◆ What needs to be done ◆
Retype each record exactly, please. Skip none.

**** Exercise inputs

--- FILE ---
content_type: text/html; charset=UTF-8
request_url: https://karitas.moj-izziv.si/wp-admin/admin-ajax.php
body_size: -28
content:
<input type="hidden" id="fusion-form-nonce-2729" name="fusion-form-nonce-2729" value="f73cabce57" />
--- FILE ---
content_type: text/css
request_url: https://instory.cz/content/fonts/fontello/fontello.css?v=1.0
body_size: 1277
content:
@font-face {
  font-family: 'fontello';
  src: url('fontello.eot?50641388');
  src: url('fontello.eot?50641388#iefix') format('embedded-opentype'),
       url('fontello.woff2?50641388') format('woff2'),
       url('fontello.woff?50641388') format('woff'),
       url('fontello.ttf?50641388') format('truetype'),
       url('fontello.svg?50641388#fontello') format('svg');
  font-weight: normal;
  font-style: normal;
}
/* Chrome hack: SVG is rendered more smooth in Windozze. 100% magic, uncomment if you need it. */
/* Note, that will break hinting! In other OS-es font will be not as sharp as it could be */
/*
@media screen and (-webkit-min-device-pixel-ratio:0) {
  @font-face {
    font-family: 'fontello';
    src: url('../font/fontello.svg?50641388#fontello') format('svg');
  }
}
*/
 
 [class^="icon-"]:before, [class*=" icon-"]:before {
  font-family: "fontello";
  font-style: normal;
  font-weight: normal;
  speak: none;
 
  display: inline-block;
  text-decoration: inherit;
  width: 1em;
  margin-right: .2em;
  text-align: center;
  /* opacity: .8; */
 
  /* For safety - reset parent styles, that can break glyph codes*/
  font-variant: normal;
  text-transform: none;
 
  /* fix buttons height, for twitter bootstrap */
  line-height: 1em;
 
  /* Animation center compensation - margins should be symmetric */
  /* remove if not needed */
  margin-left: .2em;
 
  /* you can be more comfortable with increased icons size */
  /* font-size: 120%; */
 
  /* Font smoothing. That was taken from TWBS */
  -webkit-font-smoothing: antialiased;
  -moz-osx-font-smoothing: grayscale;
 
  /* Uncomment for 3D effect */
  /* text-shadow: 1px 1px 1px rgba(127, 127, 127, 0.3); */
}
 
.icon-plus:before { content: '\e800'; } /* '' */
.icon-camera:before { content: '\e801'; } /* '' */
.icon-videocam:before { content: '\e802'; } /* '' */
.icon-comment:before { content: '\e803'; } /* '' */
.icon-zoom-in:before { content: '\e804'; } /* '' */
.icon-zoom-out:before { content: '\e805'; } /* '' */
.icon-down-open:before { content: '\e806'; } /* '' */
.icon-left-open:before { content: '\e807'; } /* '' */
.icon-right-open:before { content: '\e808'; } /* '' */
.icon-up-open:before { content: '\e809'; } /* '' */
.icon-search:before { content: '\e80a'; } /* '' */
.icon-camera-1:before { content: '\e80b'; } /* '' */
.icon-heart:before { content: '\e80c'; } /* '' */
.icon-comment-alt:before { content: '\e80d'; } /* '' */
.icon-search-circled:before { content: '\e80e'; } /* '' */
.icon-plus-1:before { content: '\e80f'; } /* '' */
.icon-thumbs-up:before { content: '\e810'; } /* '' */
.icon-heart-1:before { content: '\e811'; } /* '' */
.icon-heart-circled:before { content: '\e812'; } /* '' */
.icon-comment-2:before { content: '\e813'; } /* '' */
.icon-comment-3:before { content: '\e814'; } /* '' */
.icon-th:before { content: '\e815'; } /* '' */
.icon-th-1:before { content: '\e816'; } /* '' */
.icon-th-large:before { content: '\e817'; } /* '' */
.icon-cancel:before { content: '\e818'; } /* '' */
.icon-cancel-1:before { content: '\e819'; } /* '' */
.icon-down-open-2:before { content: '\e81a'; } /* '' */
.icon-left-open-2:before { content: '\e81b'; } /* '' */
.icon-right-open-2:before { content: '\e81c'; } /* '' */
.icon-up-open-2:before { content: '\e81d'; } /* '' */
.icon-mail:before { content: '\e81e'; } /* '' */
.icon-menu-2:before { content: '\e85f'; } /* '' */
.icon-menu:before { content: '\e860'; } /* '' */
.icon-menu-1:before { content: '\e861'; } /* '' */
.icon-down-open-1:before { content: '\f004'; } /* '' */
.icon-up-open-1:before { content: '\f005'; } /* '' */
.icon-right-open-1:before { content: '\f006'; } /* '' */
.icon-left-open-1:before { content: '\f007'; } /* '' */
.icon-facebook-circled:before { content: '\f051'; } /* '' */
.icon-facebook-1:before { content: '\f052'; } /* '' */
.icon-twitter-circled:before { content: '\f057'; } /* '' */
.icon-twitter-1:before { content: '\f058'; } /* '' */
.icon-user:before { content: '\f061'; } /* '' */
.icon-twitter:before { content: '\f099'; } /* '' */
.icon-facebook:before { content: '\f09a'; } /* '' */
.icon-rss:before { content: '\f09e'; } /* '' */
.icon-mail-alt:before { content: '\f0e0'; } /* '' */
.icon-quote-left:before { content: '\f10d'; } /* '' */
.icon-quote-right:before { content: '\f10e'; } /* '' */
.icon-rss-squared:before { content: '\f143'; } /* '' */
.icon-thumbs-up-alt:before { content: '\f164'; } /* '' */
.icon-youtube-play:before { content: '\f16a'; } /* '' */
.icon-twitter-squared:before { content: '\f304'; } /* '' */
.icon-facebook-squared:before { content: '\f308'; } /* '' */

********

◆ Answer space ◆
--- FILE ---
content_type: text/html; charset=UTF-8
request_url: https://karitas.moj-izziv.si/wp-admin/admin-ajax.php
body_size: -28
content:
<input type="hidden" id="fusion-form-nonce-2729" name="fusion-form-nonce-2729" value="f73cabce57" />
--- FILE ---
content_type: text/css
request_url: https://instory.cz/content/fonts/fontello/fontello.css?v=1.0
body_size: 1277
content:
@font-face {
  font-family: 'fontello';
  src: url('fontello.eot?50641388');
  src: url('fontello.eot?50641388#iefix') format('embedded-opentype'),
       url('fontello.woff2?50641388') format('woff2'),
       url('fontello.woff?50641388') format('woff'),
       url('fontello.ttf?50641388') format('truetype'),
       url('fontello.svg?50641388#fontello') format('svg');
  font-weight: normal;
  font-style: normal;
}
/* Chrome hack: SVG is rendered more smooth in Windozze. 100% magic, uncomment if you need it. */
/* Note, that will break hinting! In other OS-es font will be not as sharp as it could be */
/*
@media screen and (-webkit-min-device-pixel-ratio:0) {
  @font-face {
    font-family: 'fontello';
    src: url('../font/fontello.svg?50641388#fontello') format('svg');
  }
}
*/
 
 [class^="icon-"]:before, [class*=" icon-"]:before {
  font-family: "fontello";
  font-style: normal;
  font-weight: normal;
  speak: none;
 
  display: inline-block;
  text-decoration: inherit;
  width: 1em;
  margin-right: .2em;
  text-align: center;
  /* opacity: .8; */
 
  /* For safety - reset parent styles, that can break glyph codes*/
  font-variant: normal;
  text-transform: none;
 
  /* fix buttons height, for twitter bootstrap */
  line-height: 1em;
 
  /* Animation center compensation - margins should be symmetric */
  /* remove if not needed */
  margin-left: .2em;
 
  /* you can be more comfortable with increased icons size */
  /* font-size: 120%; */
 
  /* Font smoothing. That was taken from TWBS */
  -webkit-font-smoothing: antialiased;
  -moz-osx-font-smoothing: grayscale;
 
  /* Uncomment for 3D effect */
  /* text-shadow: 1px 1px 1px rgba(127, 127, 127, 0.3); */
}
 
.icon-plus:before { content: '\e800'; } /* '' */
.icon-camera:before { content: '\e801'; } /* '' */
.icon-videocam:before { content: '\e802'; } /* '' */
.icon-comment:before { content: '\e803'; } /* '' */
.icon-zoom-in:before { content: '\e804'; } /* '' */
.icon-zoom-out:before { content: '\e805'; } /* '' */
.icon-down-open:before { content: '\e806'; } /* '' */
.icon-left-open:before { content: '\e807'; } /* '' */
.icon-right-open:before { content: '\e808'; } /* '' */
.icon-up-open:before { content: '\e809'; } /* '' */
.icon-search:before { content: '\e80a'; } /* '' */
.icon-camera-1:before { content: '\e80b'; } /* '' */
.icon-heart:before { content: '\e80c'; } /* '' */
.icon-comment-alt:before { content: '\e80d'; } /* '' */
.icon-search-circled:before { content: '\e80e'; } /* '' */
.icon-plus-1:before { content: '\e80f'; } /* '' */
.icon-thumbs-up:before { content: '\e810'; } /* '' */
.icon-heart-1:before { content: '\e811'; } /* '' */
.icon-heart-circled:before { content: '\e812'; } /* '' */
.icon-comment-2:before { content: '\e813'; } /* '' */
.icon-comment-3:before { content: '\e814'; } /* '' */
.icon-th:before { content: '\e815'; } /* '' */
.icon-th-1:before { content: '\e816'; } /* '' */
.icon-th-large:before { content: '\e817'; } /* '' */
.icon-cancel:before { content: '\e818'; } /* '' */
.icon-cancel-1:before { content: '\e819'; } /* '' */
.icon-down-open-2:before { content: '\e81a'; } /* '' */
.icon-left-open-2:before { content: '\e81b'; } /* '' */
.icon-right-open-2:before { content: '\e81c'; } /* '' */
.icon-up-open-2:before { content: '\e81d'; } /* '' */
.icon-mail:before { content: '\e81e'; } /* '' */
.icon-menu-2:before { content: '\e85f'; } /* '' */
.icon-menu:before { content: '\e860'; } /* '' */
.icon-menu-1:before { content: '\e861'; } /* '' */
.icon-down-open-1:before { content: '\f004'; } /* '' */
.icon-up-open-1:before { content: '\f005'; } /* '' */
.icon-right-open-1:before { content: '\f006'; } /* '' */
.icon-left-open-1:before { content: '\f007'; } /* '' */
.icon-facebook-circled:before { content: '\f051'; } /* '' */
.icon-facebook-1:before { content: '\f052'; } /* '' */
.icon-twitter-circled:before { content: '\f057'; } /* '' */
.icon-twitter-1:before { content: '\f058'; } /* '' */
.icon-user:before { content: '\f061'; } /* '' */
.icon-twitter:before { content: '\f099'; } /* '' */
.icon-facebook:before { content: '\f09a'; } /* '' */
.icon-rss:before { content: '\f09e'; } /* '' */
.icon-mail-alt:before { content: '\f0e0'; } /* '' */
.icon-quote-left:before { content: '\f10d'; } /* '' */
.icon-quote-right:before { content: '\f10e'; } /* '' */
.icon-rss-squared:before { content: '\f143'; } /* '' */
.icon-thumbs-up-alt:before { content: '\f164'; } /* '' */
.icon-youtube-play:before { content: '\f16a'; } /* '' */
.icon-twitter-squared:before { content: '\f304'; } /* '' */
.icon-facebook-squared:before { content: '\f308'; } /* '' */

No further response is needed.